Exercise requirements |
a) In the blog post about dogs, cats and smartphones, what did the writer's family give the cat for Christmas?
b) Reproduce the blog post about dogs, cats and smartphones word for word from "So people treat" to "the big brands.".

Supplied text |
════════
I don't know if you have a dog. I don't even know if you, as a reader of this blog, exist at all. I do know that I exist, and I quite distinctly remember having a dog when I was a kid. He was an excellent animal who I miss and loved, but I wouldn't have wanted him making my life choices for me. He would root around for a stick, carry it for maybe two minutes with apparent glee, and then lose interest and drop it. That's well and good for sticks, which are readily available, but it's a less sound approach to selecting a smartphone.

We also had a cat when I was very little. When I was about four or five we gave her a wind up toy mouse for Christmas. We wrapped it for her and everything. She sat and watched with undisguised disdain as it pottered mechanically around the floor. Then she wandered off. She would, I am confident, have reacted exactly the same if you had presented her with an i-phone. Dogs love to chase and grab and bury stuff. If you sold a dog an i-phone it would be irreparably destroyed within the hour. If you have the same toy to a cat, it would get ignored until you were using it, at which point it would be sat on.

Because cats have two distinct qualities over dogs. They aren't interested in toys when you want them to be and they aren't interested in you when you want them to be either. A cat wouldn't piss on you if you were on fire. Although to be fair to the cat I can't say for sure whether she would understand the value of pissing on you in this scenario. She might just think it was needlessly adding insult to injury. If she wanted to be super helpful she might bring you a dead bird. Your dog would bring you your phone, but it would be irredeemably chewed and no use to anyone. She would also bring you a stick, which would serve to spread the conflagration further.

So people treat the two animals accordingly. If you want a dog to have a stick you throw it for her to chase. If you want a cat to have a stick, you bring her a series of sticks, each superior to the last and each rejected with equal contempt. Eventually you dump them in a bundle in despair, and the cat would claim all of them. She, not the dog, is your role model for beating the big brands.
════════
Data provided |
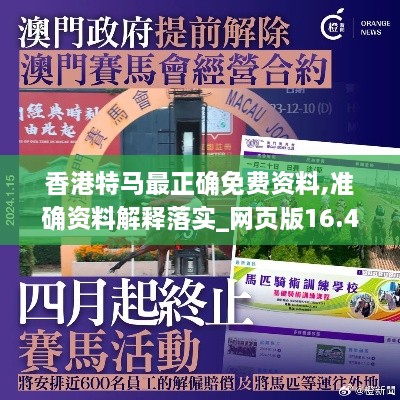 香港特马最正确免费资料,准确资料解释落实_网页版16.431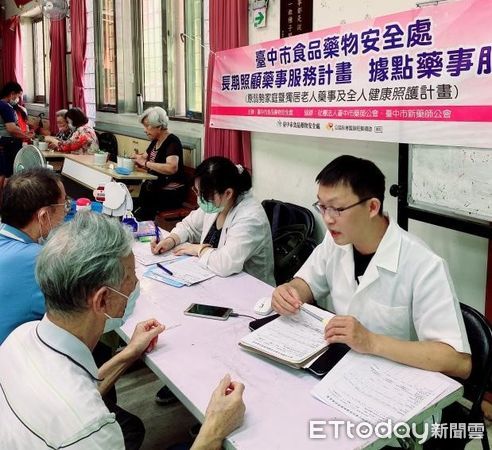 ▲▼台中市從2011年推動居家訪視關懷用藥已逾1萬8千人，10日將表揚績優團體和藥師。（圖／台中市政府提供，下同）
════════
Answers by item |
a) A wind up toy mouse.

b)
So people treat the two animals accordingly. If you want a dog to have a stick you throw it for her to chase. If you want a cat to have a stick, you bring her a series of sticks, each superior to the last and each rejected with equal contempt. Eventually you dump them in a bundle in despair, and the cat would claim all of them. She, not the dog, is your role model for beating the big brands.